» Brief: Reproduce the material word for word, from the line that contains "Within the image" through the end of the material, both ends included.

━━ Information provided ━━

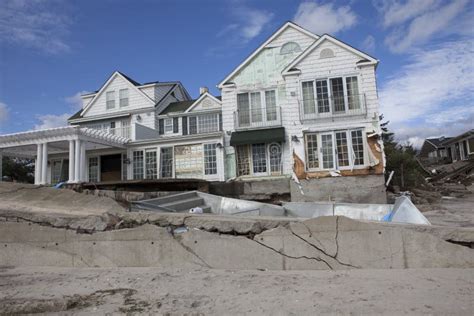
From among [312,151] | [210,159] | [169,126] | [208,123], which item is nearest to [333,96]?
[312,151]

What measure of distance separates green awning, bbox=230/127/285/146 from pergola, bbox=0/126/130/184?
6.99 meters

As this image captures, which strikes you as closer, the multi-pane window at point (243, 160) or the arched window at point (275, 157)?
the arched window at point (275, 157)

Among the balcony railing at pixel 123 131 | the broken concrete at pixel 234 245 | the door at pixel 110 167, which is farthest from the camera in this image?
the balcony railing at pixel 123 131

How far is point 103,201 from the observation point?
6.64 metres

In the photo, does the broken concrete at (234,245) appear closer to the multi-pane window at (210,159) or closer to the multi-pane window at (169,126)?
the multi-pane window at (210,159)

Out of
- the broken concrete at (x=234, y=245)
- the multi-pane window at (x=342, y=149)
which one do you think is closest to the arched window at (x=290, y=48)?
the multi-pane window at (x=342, y=149)

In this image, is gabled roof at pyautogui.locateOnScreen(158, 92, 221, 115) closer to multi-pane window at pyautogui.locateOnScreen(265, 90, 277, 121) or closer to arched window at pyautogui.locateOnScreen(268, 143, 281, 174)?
multi-pane window at pyautogui.locateOnScreen(265, 90, 277, 121)

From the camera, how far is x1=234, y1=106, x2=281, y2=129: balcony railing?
1696 cm

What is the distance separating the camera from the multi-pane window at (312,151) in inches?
616

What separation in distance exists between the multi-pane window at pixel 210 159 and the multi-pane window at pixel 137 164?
417 cm

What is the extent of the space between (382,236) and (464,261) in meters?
1.05

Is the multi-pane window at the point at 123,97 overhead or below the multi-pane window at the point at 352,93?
overhead

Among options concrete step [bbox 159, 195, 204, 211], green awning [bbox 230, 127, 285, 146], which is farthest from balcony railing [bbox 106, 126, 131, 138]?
concrete step [bbox 159, 195, 204, 211]

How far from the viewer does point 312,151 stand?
15844 mm
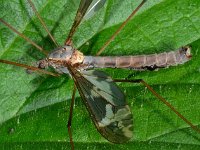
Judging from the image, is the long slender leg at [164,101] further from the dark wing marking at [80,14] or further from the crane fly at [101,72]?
the dark wing marking at [80,14]

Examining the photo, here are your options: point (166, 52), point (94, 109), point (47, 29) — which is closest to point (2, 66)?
point (47, 29)

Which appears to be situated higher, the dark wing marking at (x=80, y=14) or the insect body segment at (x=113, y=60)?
the dark wing marking at (x=80, y=14)

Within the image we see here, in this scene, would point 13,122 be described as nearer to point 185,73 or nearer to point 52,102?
point 52,102

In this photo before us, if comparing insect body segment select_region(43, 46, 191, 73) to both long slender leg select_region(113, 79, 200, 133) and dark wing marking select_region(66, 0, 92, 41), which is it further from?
long slender leg select_region(113, 79, 200, 133)

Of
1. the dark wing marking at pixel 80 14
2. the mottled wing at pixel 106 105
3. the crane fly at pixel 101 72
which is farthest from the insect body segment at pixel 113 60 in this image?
the mottled wing at pixel 106 105

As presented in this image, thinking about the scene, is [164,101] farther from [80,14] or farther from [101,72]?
[80,14]

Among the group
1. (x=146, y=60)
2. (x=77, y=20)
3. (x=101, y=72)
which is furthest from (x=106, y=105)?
(x=77, y=20)

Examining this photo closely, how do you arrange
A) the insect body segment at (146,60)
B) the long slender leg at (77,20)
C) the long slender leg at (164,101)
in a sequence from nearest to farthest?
the long slender leg at (164,101) → the insect body segment at (146,60) → the long slender leg at (77,20)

━━━

» Response below:
Within the image we see here, in this scene, would point 13,122 be described as nearer to point 185,73 or nearer to point 52,102?
point 52,102

In this photo before us, if comparing insect body segment select_region(43, 46, 191, 73) to both long slender leg select_region(113, 79, 200, 133) and dark wing marking select_region(66, 0, 92, 41), which is it further from?
long slender leg select_region(113, 79, 200, 133)

Of
1. the dark wing marking at pixel 80 14
2. the mottled wing at pixel 106 105
3. the crane fly at pixel 101 72
which is farthest from the insect body segment at pixel 113 60 in this image?
the mottled wing at pixel 106 105

As presented in this image, thinking about the scene, is [164,101] farther from [80,14] or farther from [101,72]?
[80,14]

Among the group
1. (x=146, y=60)
2. (x=77, y=20)
3. (x=101, y=72)
which is furthest from (x=106, y=105)?
(x=77, y=20)

Examining this photo closely, how do you arrange
A) the insect body segment at (146,60)
B) the long slender leg at (77,20)
C) the long slender leg at (164,101)
in a sequence from nearest to farthest?
the long slender leg at (164,101) → the insect body segment at (146,60) → the long slender leg at (77,20)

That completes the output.